Los cursos para recuperar los puntos del carné experimentarán en los próximos meses un cambio drástico. Por primera vez desde que se implantara el sistema durante el Gobierno de José Luis Rodríguez Zapatero, la DGT ha adjudicado el servicio a tres entidades distintas. De esta forma, Tráfico acaba con el monopolio que mantenía la Confederación Nacional de Autoescuelas de España (CNAE), que se encargaba de gestionar estos talleres de formación en todo el territorio nacional —excepto Cataluña y País Vasco, donde las competencias se encuentran transferidas— y que, por tanto, decidía en qué centros se impartían.
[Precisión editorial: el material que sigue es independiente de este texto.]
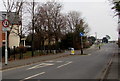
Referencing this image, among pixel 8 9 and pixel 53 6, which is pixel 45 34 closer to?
pixel 53 6

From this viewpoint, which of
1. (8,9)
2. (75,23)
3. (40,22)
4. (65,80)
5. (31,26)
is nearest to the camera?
(65,80)

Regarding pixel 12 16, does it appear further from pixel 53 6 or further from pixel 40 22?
pixel 53 6

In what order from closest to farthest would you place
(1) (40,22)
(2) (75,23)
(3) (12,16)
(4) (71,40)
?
1. (3) (12,16)
2. (1) (40,22)
3. (4) (71,40)
4. (2) (75,23)

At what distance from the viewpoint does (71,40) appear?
76.1 meters

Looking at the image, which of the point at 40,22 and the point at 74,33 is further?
the point at 74,33

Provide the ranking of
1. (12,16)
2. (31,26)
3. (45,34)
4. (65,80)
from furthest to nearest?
(45,34) → (31,26) → (12,16) → (65,80)

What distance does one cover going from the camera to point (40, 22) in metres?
43.0

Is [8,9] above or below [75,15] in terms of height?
below

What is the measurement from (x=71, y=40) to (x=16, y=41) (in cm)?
2215

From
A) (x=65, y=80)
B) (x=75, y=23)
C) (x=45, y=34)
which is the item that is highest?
(x=75, y=23)

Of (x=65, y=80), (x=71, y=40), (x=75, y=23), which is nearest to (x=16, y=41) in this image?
(x=71, y=40)

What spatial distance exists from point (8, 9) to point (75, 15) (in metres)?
55.5

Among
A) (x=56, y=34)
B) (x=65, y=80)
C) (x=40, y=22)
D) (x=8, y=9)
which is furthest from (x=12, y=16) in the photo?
(x=65, y=80)

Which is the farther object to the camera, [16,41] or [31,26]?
[16,41]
Solo 240 autoescuelas los ofrecían.
El sistema de concesión administrativa diseñado por el Ejecutivo socialista, a través de un concurso público, recibió intensas críticas del sector desde su puesta en marcha. La Asociación Europea de Automovilistas (AE) denunció un "monopolio" que "dificulta a la mayoría de los conductores encontrar una autoescuela cercana" donde se impartan estos talleres de reeducación vial, ya que la designación de los centros es arbitraria y en muchos grandes núcleos urbanos no se elige una autoescuela para ofrecerlos. Además, los dueños de las autoescuelas ajenas a la CNAE afirmaron que la Confederación solo adjudicaba estos cursos a sus "afines".
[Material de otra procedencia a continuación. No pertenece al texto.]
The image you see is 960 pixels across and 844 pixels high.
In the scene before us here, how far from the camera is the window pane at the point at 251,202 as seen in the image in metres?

Ante tales acusaciones, la Comisión Nacional de la Competencia (CNC) y la Secretaría de Economía de Estado de Economía llegaron a elaborar sendos informes donde apuntaba en la misma dirección. En el documento de la CNC, confeccionado en 2009, se recalcaba cómo se "restringe la competencia"; cómo se crean "clientelas cautivas" en determinados territorios, donde no se ofrecen alternativas; y cómo se concentran estos cursos en las autoescuelas que forman parte del colectivo que se hace con la concesión del servicio. De hecho, la CNC propuso al Gobierno que modificase este sistema de adjudicación de los talleres de reeducación vial y permitiese que pudieran impartirlos todos los centros que lo solicitasen y acreditasen unos mínimos.
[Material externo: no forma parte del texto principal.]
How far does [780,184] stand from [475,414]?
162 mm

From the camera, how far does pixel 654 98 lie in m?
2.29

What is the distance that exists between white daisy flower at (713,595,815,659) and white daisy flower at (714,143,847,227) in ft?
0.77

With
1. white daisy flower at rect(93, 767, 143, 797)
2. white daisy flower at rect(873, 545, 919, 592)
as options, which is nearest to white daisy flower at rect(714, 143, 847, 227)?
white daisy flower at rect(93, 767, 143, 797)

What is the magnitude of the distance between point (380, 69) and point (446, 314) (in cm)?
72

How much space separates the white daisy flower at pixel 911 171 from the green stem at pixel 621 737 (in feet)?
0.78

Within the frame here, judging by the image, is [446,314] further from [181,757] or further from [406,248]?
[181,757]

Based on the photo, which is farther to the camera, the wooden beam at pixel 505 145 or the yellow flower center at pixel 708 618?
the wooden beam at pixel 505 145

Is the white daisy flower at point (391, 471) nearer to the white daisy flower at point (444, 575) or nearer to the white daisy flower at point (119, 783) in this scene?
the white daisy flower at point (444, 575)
Una idea que se escuchó en el Senado. Esta legislatura, durante la tramitación de la reforma de la Ley de Seguridad Vial, el PP presentó en la Cámara Alta una enmienda para introducir los cambios propuestos por Competencia. Pero, finalmente, los populares la retiraron y mantuvieron el sistema diseñado por el PSOE. "Aquí no hay monopolio porque nosotros hemos ganado un concurso público. No se ha adjudicado nada a dedo", se defiende José Miguel Báez, presidente de la CNAE, un colectivo que asegura que aglutina al 85% de las autoescuelas y que también gestiona estos cursos en Cataluña —antes se encontraban en manos del RACC—; y en el País Vasco, donde cuenta con la adjudicación hasta 2016, según un informe de la Autoritat Catalana de Competència.

El nuevo plan de la DGT

Con su decisión de adjudicar estos cursos a tres concesionarias, Tráfico abre el mercado a la entrada de nuevas entidades. Aunque, eso sí, no modifica el sistema diseñado la década pasada. La DGT ha dividido en cinco lotes el territorio bajo su jurisdicción y los ha sacado a concurso. Tres de ellos los mantiene la CNAE. Pero los otros dos han caído en manos de la consultora PONS Seguridad Vial, que gestionará los talleres en Galicia, Asturias y Cantabria; y de la Fundación UNED-Fundación Invesford, a las que le corresponderán Castilla-La Mancha, Comunidad Valenciana, Murcia y las Islas Baleares. Lo harán a través de las autoescuelas que designen y sobre las que Tráfico tiene la última palabra, según fuentes del sector.
"Esta adjudicación supone un gran hito y es el resultado de un enorme esfuerzo para que podamos ofrecer una formación de calidad que mejore la seguridad vial", ha recalcado Shara Marín, directora general de PONS Seguridad Vial. El pliego de condiciones fija algunas limitaciones a las concesionarias: deben ofrecer el curso en, al menos, un centro de los municipios de más de 80.000 habitantes; y a menos de 30 kilómetros de distancia de las localidades con más de 20.000 vecinos o 10.000 conductores.